The site of last week's Glastonbury Festival near Pilton, Somerset has been left covered in rubbish as revellers began to desert Worthy Farm, leaving an estimated half a million sacks of debris in their wake.

Clean-up teams have been drafted in to clear the detritus of the five-day campsite, with poor weather and muddy conditions not making the job any easier.

Festival organisers urged campers not to leave discarded tents on the site, although they said they would take fully packed-up tents and food donations for charity – but many of the revellers opted to ignore this and left tents, food, clothes and other belongings lying around as they deserted the site.

Thousands of litter pickers were hard at work as cars left the site early on Monday (27 June 2016), many of which had to be pushed through the mud as drivers joined the queues of traffic exiting the festival.

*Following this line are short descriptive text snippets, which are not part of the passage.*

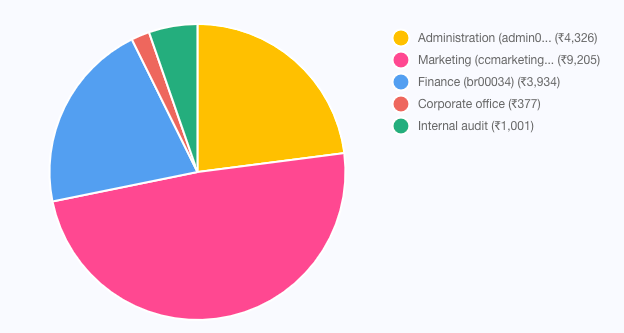 Pie chart showing company spend patterns in each cost centers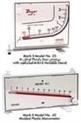 MarkII模制塑料壓力計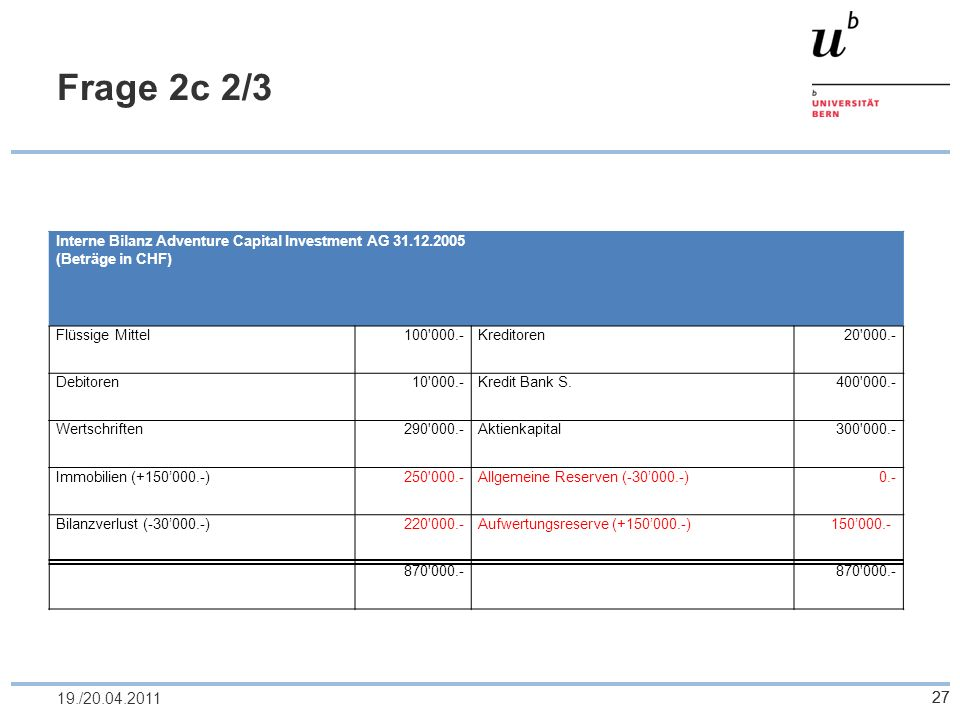 Frage 2c 2/3 Interne Bilanz Adventure Capital Investment AG 31.12.2005. (Beträge in CHF) Flüssige Mittel.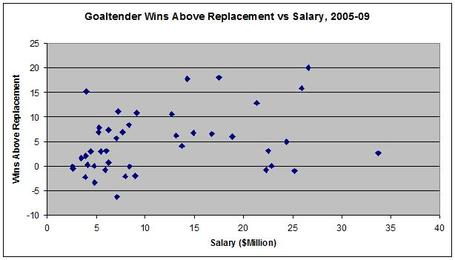 Goalie_salary1_medium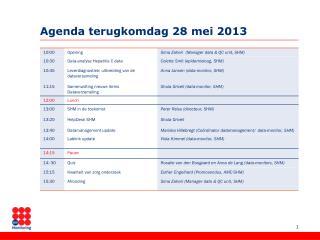 Agenda terugkomdag 28 mei 2013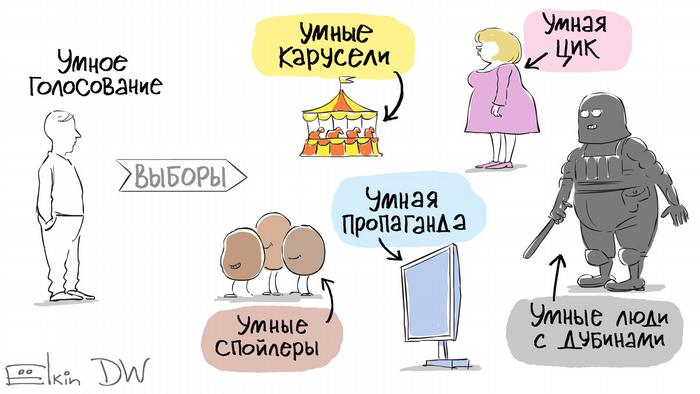 Карикатуры Сергея Елкина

Festival organiser and Worthy Farm owner Michael Eavis described it as the muddiest year the festival had ever had, telling the Daily Mail: "I've never seen mud like it in the whole life. This is worse than 1997.

"In my 46 years, it hasn't been as bad as this. Every single bit of woodchip in the south of England, all of it is here over 1,000 acres."

As well as old tents and the expected empty beer cans, wine bottles and food waste, the festival site was also strewn with discarded fold-up chairs, wristbands, clothing, blankets and blow-up mattresses.

However, some campers managed to adhere to the festival rules and leave not a trace of their being there – just as requested by site management.